Als iemand in de bijstand een huishouden deelt en zorg verleent aan een zus, broer, opa of oma, wordt diegene toch niet gekort op zijn uitkering. Hoewel de regeling voor zogenoemde ’tweedegraads bloedverwanten’ afwijkt van de regeling voor bijvoorbeeld gehuwden, wil de Eerste Kamer dat de uitzondering in stand blijft.
De senaat stemde daar dinsdag over na een ingewikkeld debat met de huidige staatssecretaris van Sociale Zaken, Tamara van Ark, die volgende maand minister van Medische Zorg wordt.

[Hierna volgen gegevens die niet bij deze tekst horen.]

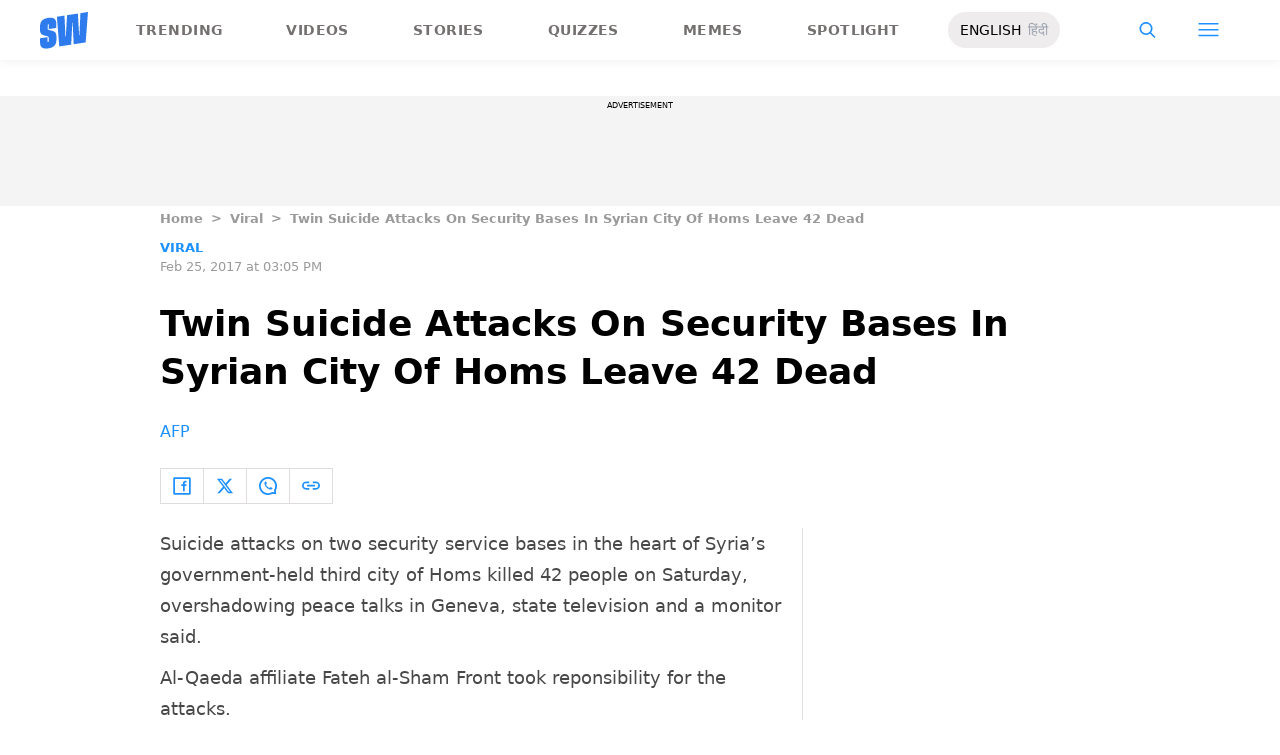

--- FILE ---
content_type: application/javascript; charset=utf-8
request_url: https://fundingchoicesmessages.google.com/f/AGSKWxXjixQ_DyynRMbaz42raThfR_iO_HqnNujOjvcas2dnucxo9OddKZcTZzVttAjxu8A0cHNtqFOBA_9gF2IbkMD24eldu7SDvMkcZDE70HpWa3ppJI2ID7AAV4PBOvoaiL2NnOU3NkqvLvt2WXJoFmeuGR6A9aiaXxD048qohAGsWgZfWHO9zf1VQ0C_/_/app.ads-/DSN-Ad-_120x800a./ads0.-ad5.
body_size: -1293
content:
window['e1b9dde6-84f0-434a-97e5-fb6f772cfd11'] = true;

--- FILE ---
content_type: image/svg+xml
request_url: https://www.scoopwhoop.com/_next/static/media/closeIcon.dee50c4b.svg
body_size: 207
content:
<svg width="17" height="16" fill="currentColor" xmlns="http://www.w3.org/2000/svg">
      <path
        fill-rule="evenodd"
        clip-rule="evenodd"
        d="M6.832 8L0 1.57 1.668 0 8.5 6.43 15.332 0 17 1.57 10.168 8 17 14.43 15.332 16 8.5 9.57 1.668 16 0 14.43 6.832 8z"
        fill="#3D3D3D"
      />
</svg>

De Hoge Raad oordeelde enkele jaren geleden dat het onderscheid in de Participatiewet tussen samenwonende stellen waarvan een persoon een langdurige zorgvraag heeft en samenwonende familieleden discriminerend is. Een man die voor zijn vrouw zorgt wordt gekort op zijn bijstand als ze beiden een uitkering hebben en samenwonen, maar bij grootouders en kleinkinderen en broers en zussen is dit niet het geval.
Organisaties waaronder Landelijke Cliëntenraad en vakbond FNV pleiten er juist voor alle huishoudens uit te zonderen van de kostendelersnorm, die inhoudt dat volwassenen in een huishouden worden gekort op hun uitkering omdat ze de kosten voor het huishouden delen. De Centrale Raad van Beroep deed al eerder zo’n oproep en veel oppositiepartijen lijken zich daarin te vinden.
De voltallige oppositie stemde tegen in de Eerste Kamer. De coalitie bezet slechts een minderheid van de 75 zetels in de senaat, dus werd het wetsvoorstel weggestemd. In het debat vorige week hield Van Ark voet bij stuk: het opheffen van de uitzonderingspositie is voor haar de enige manier om een einde te maken aan het onderscheid in de wet.